Il fuoco incrociato tra Washington e Pechino rischia di danneggiare lo status di Hong Kong come hub finanziario globale. La città è diventata nel tempo uno snodo cruciale per le relazioni economiche e finanziarie della Cina con i paesi esteri e, grazie al suo status privilegiato, è riuscita ad attirare ingenti capitali stranieri. Pechino, nonostante le minacce degli Usa, ha deciso di tirare dritto. Se le sanzioni diventeranno legge, "la Cina prenderà forti contromisure e tutte le conseguenze saranno a carico della parte statunitense", ha detto il portavoce del ministero degli Esteri cinese Zhao Lijian dopo il prima via libera dato alla legge dalla Camera dei rappresentanti. Zaho ha esortato gli Stati Uniti a "rispettare il diritto internazionale e a smettere di interferire negli affari interni della città".

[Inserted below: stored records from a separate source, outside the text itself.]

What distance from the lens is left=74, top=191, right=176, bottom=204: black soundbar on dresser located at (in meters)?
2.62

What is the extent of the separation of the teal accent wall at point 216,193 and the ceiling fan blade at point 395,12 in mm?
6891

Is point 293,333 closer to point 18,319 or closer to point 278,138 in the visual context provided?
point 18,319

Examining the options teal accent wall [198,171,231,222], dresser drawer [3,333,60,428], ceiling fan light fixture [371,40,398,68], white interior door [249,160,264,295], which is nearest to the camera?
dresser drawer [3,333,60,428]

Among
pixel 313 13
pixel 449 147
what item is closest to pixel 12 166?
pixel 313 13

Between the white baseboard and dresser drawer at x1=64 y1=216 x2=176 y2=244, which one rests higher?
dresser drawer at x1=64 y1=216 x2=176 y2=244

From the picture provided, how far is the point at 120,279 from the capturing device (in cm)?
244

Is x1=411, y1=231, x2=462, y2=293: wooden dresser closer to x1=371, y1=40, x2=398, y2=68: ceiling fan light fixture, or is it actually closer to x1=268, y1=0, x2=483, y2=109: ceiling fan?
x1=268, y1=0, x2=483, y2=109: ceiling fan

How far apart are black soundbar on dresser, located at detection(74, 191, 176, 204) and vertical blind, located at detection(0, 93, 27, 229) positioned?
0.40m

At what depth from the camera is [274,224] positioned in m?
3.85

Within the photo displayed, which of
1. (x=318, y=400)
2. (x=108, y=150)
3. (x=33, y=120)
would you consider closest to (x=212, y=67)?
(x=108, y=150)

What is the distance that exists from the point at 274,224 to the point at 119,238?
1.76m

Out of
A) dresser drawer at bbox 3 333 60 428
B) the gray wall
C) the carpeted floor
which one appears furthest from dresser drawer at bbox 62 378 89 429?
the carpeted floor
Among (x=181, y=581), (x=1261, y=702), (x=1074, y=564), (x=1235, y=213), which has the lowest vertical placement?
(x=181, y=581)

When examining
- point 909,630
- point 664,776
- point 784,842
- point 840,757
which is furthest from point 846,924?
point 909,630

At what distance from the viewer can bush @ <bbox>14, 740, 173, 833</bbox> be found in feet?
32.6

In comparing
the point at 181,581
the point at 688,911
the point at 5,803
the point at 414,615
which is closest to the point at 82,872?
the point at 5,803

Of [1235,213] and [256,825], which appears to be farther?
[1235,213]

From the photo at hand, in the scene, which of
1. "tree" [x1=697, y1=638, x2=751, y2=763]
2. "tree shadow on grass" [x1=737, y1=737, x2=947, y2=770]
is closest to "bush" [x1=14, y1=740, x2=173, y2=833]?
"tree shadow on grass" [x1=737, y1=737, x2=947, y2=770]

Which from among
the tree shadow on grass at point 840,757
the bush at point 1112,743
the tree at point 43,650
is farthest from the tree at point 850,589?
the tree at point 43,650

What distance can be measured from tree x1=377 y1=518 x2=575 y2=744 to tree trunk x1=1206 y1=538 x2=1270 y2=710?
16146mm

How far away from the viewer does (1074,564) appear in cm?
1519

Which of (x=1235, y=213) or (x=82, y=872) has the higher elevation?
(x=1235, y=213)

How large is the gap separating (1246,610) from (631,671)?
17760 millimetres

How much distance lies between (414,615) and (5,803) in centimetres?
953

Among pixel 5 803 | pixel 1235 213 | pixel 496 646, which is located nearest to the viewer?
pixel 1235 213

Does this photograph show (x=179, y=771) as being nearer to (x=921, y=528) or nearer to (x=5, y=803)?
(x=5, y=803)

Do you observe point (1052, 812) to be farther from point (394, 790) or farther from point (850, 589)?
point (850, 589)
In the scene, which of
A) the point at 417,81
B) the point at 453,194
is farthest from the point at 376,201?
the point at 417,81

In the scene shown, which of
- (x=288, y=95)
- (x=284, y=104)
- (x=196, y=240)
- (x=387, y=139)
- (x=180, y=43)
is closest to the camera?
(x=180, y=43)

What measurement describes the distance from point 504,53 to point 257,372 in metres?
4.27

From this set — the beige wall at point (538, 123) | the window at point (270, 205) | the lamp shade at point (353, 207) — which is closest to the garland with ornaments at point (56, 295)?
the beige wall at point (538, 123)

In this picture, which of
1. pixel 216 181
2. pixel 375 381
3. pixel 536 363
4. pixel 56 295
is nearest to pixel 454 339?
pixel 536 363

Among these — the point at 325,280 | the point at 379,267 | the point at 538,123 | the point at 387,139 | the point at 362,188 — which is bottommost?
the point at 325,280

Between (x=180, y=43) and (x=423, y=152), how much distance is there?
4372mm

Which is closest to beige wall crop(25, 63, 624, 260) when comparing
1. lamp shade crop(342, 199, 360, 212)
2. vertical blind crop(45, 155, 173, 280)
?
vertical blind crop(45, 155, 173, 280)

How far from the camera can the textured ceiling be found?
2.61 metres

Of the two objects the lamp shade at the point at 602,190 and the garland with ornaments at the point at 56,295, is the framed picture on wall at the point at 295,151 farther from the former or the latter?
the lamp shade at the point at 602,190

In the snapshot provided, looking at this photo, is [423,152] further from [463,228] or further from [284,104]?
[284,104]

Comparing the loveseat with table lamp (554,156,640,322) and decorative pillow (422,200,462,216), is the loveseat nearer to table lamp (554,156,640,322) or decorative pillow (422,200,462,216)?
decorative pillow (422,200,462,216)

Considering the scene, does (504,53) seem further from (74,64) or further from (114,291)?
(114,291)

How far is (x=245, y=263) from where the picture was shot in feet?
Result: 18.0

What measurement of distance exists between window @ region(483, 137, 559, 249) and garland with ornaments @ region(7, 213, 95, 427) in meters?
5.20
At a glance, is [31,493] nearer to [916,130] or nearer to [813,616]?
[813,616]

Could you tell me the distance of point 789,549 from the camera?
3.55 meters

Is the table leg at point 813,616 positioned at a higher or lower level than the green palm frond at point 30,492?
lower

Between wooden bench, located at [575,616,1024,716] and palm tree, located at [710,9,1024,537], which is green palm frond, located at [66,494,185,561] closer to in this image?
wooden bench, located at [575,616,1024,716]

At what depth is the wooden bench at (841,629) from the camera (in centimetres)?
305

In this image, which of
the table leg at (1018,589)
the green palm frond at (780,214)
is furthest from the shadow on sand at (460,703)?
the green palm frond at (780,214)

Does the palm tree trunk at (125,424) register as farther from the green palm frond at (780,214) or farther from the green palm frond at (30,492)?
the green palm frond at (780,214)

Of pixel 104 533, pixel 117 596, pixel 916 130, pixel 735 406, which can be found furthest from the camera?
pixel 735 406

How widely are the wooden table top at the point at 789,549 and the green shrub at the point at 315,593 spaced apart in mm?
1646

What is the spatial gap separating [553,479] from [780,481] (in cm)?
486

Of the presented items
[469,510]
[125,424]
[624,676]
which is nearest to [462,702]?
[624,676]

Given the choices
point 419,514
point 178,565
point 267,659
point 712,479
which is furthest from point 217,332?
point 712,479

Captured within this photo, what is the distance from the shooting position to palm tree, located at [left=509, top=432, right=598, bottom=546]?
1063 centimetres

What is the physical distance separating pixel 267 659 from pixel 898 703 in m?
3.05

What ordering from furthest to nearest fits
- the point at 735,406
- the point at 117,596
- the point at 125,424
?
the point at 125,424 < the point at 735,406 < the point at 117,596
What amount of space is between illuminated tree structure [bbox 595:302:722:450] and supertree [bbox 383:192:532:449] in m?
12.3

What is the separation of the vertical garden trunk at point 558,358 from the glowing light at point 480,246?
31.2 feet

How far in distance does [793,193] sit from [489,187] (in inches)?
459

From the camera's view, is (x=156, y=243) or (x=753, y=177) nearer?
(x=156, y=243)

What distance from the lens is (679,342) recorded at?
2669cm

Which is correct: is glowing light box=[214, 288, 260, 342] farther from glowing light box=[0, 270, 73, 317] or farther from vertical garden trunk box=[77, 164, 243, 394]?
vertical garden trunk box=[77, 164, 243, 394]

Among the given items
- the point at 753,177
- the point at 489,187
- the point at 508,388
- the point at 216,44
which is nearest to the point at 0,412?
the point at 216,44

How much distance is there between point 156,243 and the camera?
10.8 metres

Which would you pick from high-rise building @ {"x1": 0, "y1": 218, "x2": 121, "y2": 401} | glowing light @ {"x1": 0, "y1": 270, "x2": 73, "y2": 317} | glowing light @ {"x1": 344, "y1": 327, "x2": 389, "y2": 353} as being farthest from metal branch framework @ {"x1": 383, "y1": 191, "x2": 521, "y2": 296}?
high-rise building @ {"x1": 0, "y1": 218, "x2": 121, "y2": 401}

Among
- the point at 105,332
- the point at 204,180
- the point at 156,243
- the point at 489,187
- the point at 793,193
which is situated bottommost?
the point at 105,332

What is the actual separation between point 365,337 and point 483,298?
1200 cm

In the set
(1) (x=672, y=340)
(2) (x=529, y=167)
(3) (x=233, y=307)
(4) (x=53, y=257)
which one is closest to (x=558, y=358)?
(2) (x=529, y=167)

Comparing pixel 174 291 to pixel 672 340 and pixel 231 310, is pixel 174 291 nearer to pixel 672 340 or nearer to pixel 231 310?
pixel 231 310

Nello scontro si è inserito anche il Regno Unito che nei giorni scorsi aveva promesso visti a pioggia per circa 3 milioni di residenti a Hong Kong. "Se Londra farà questi cambiamenti unilaterali" sulla questione del passaporto British National Overseas (BNO), "violerà la sua stessa posizione e le sue promesse. Ci opponiamo con forza e ci riserviamo il diritto di prendere misure reciproche", ha dichiarato un portavoce dell'ambasciata cinese a Londra, chiedendo al Paese di dare una valutazione obiettiva sulla legge. E mentre Taiwan ha aperto un ufficio per aiutare i cittadini di Hong Kong a trasferirsi sull'isola, il primo ministro australiano Scott Morrison ha dichiarato che il suo governo sta prendendo in considerazione l'idea di garantire un rifugio sicuro ai residenti della città.
Intanto continua la repressione dei dissidenti a Hong Kong. Sono circa 307 gli attivisti arrestati a seguito delle proteste scoppiate nelle scorse ore, tra loro anche una ragazza di 15 anni. Dopo l'annuncio dello scioglimento dell'organizzazione pro-democrazia Demosisto, uno dei fondatori, Nathan Law, ha deciso di lasciare la città e al momento non si sa dove si sia rifugiato. Sul versante opposto gli attivisti pro-Pechino hanno condannato quella che definiscono un'intromissione straniera negli affari del loro territorio. Dozzine di attivisti e legislatori filo-Pechino hanno protestato fuori dal consolato americano di Hong Kong per chiedere lo stop dell'ingerenza Usa. Il gruppo ha dichiarato di aver raccolto già 1,6 milioni di firme a supporto della causa.